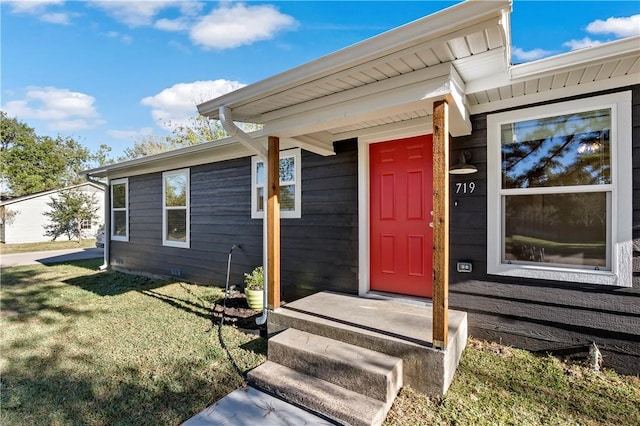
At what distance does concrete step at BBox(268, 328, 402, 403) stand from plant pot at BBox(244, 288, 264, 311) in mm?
1416

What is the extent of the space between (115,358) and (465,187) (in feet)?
12.3

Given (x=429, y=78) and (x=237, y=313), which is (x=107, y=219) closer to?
(x=237, y=313)

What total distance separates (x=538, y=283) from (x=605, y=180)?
0.98 meters

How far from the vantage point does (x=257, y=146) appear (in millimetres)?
3291

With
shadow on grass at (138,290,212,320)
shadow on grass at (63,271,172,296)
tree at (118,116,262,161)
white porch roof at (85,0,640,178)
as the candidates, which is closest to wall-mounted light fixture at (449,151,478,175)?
white porch roof at (85,0,640,178)

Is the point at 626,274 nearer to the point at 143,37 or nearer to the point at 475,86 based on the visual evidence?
the point at 475,86

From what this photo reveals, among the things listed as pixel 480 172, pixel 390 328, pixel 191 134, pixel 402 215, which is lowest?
pixel 390 328

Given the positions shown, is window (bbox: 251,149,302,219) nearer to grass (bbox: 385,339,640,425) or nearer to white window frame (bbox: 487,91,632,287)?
white window frame (bbox: 487,91,632,287)

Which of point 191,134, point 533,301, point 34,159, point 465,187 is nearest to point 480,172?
point 465,187

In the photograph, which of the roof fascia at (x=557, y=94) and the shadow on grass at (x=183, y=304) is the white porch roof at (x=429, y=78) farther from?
the shadow on grass at (x=183, y=304)

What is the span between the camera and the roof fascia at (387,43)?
5.13 ft

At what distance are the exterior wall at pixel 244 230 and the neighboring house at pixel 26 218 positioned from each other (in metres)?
11.3

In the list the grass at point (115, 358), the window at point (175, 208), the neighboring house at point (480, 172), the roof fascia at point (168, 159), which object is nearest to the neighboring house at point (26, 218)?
the roof fascia at point (168, 159)

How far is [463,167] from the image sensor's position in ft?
9.41
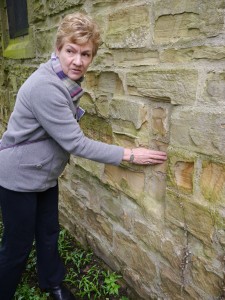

——

__Given task__:
Rewrite the material above with "neighboring house" changed to "adjacent house" everywhere, keeping all else the same, and leave out the pictures.

__Answer to the task__:
At what distance does concrete step at BBox(268, 328, 402, 403) stand from plant pot at BBox(244, 288, 264, 311) in mm?
1416

What is the extent of the space between (115,358) and (465,187) (in feet)?
12.3

Given (x=429, y=78) and (x=237, y=313), which is (x=107, y=219) closer to?
(x=237, y=313)

What total distance separates (x=538, y=283) from (x=605, y=180)?
0.98 meters

How far from the vantage point does (x=257, y=146) appear (in millimetres)?
3291

With
shadow on grass at (138,290,212,320)
shadow on grass at (63,271,172,296)
tree at (118,116,262,161)
white porch roof at (85,0,640,178)
as the candidates, which is closest to wall-mounted light fixture at (449,151,478,175)?
white porch roof at (85,0,640,178)

Is the point at 626,274 nearer to the point at 143,37 or nearer to the point at 475,86 based on the visual evidence?
the point at 475,86

From what this photo reveals, among the things listed as pixel 480 172, pixel 390 328, pixel 191 134, pixel 402 215, which is lowest?
pixel 390 328

Given the positions shown, is window (bbox: 251,149,302,219) nearer to grass (bbox: 385,339,640,425) or nearer to white window frame (bbox: 487,91,632,287)?
white window frame (bbox: 487,91,632,287)

Which of point 191,134, point 533,301, point 34,159, point 465,187 is nearest to point 480,172?
point 465,187

In the photograph, which of the roof fascia at (x=557, y=94) and the shadow on grass at (x=183, y=304) is the white porch roof at (x=429, y=78) farther from?
the shadow on grass at (x=183, y=304)

What is the span between the camera and the roof fascia at (387,43)?
5.13 ft

At what distance are the exterior wall at pixel 244 230 and the adjacent house at pixel 26 218 positioned from each other (in metres)?
11.3

In the list the grass at point (115, 358), the window at point (175, 208), the adjacent house at point (480, 172), the roof fascia at point (168, 159), which object is nearest to the adjacent house at point (26, 218)?
the roof fascia at point (168, 159)

How far is [463,167] from the image sensor's position in ft?
9.41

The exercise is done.